Reproduce the lines below word for word, leaving out the pictures.

------ Dataset entries ------

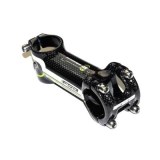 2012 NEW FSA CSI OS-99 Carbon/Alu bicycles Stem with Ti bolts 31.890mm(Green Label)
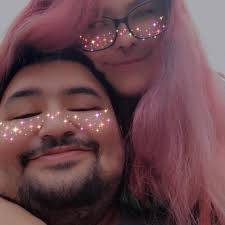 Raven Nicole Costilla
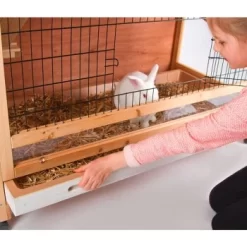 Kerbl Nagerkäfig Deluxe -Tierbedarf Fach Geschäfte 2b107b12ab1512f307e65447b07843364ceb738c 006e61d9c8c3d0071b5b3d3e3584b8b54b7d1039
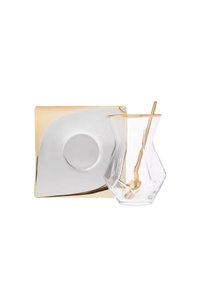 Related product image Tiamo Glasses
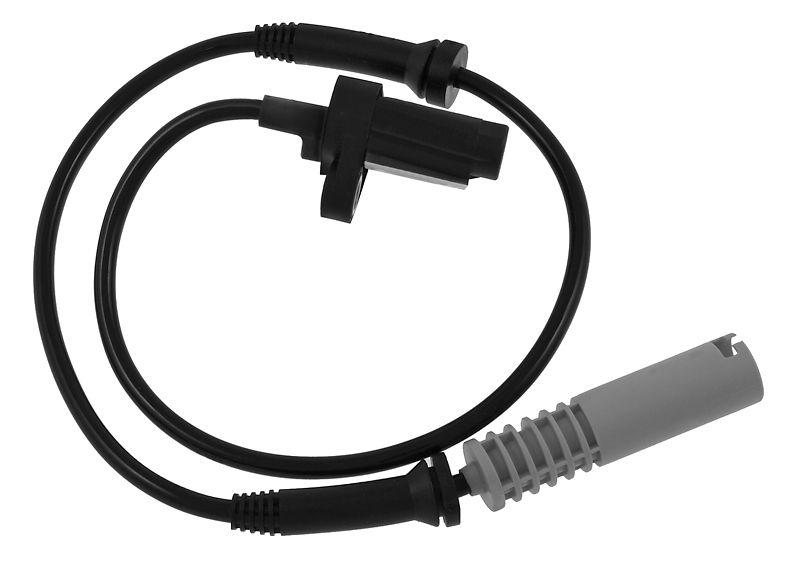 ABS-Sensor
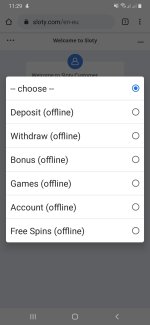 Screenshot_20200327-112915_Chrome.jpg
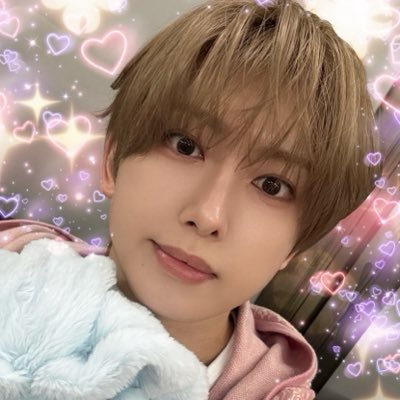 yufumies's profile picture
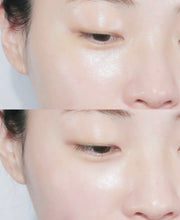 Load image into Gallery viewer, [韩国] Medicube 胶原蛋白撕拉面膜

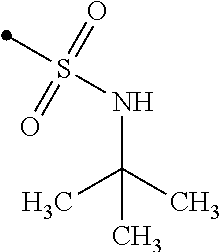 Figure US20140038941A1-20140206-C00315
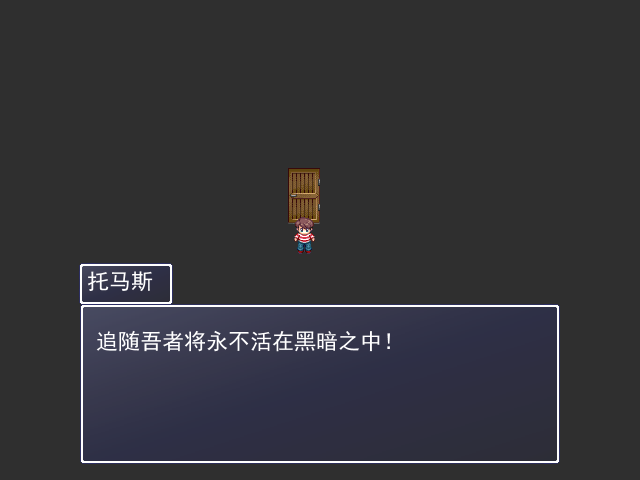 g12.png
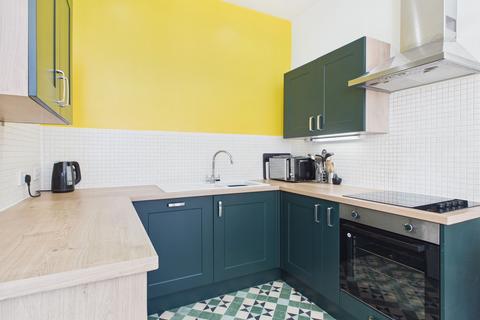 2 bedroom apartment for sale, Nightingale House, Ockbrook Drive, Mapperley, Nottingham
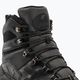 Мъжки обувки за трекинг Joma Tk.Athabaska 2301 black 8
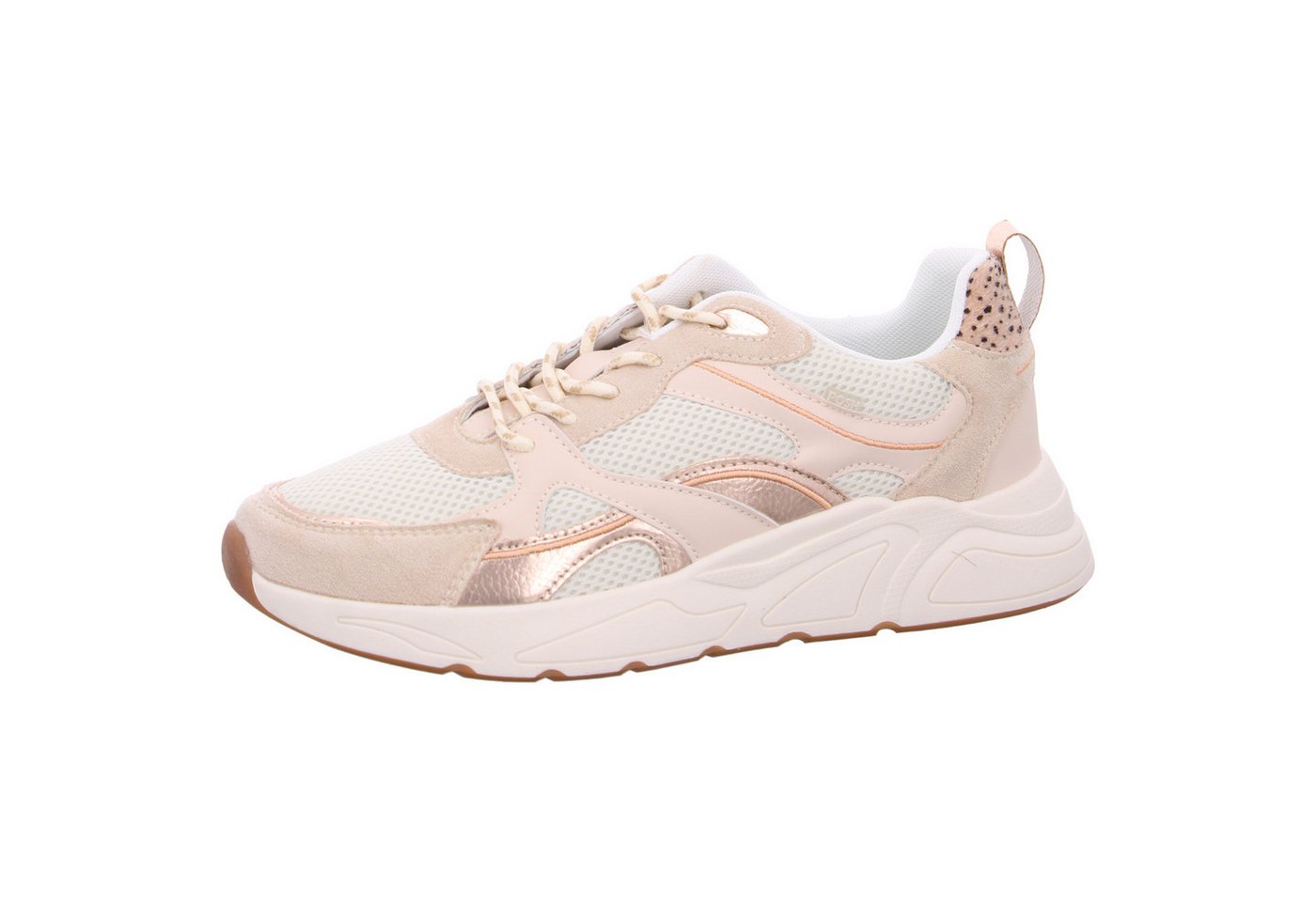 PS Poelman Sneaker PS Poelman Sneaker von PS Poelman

------

## Response box
 2012 NEW FSA CSI OS-99 Carbon/Alu bicycles Stem with Ti bolts 31.890mm(Green Label)
 Raven Nicole Costilla
 Kerbl Nagerkäfig Deluxe -Tierbedarf Fach Geschäfte 2b107b12ab1512f307e65447b07843364ceb738c 006e61d9c8c3d0071b5b3d3e3584b8b54b7d1039
 Related product image Tiamo Glasses
 ABS-Sensor
 Screenshot_20200327-112915_Chrome.jpg
 yufumies's profile picture
 Load image into Gallery viewer, [韩国] Medicube 胶原蛋白撕拉面膜

 Figure US20140038941A1-20140206-C00315
 g12.png
 2 bedroom apartment for sale, Nightingale House, Ockbrook Drive, Mapperley, Nottingham
 Мъжки обувки за трекинг Joma Tk.Athabaska 2301 black 8
 PS Poelman Sneaker PS Poelman Sneaker von PS Poelman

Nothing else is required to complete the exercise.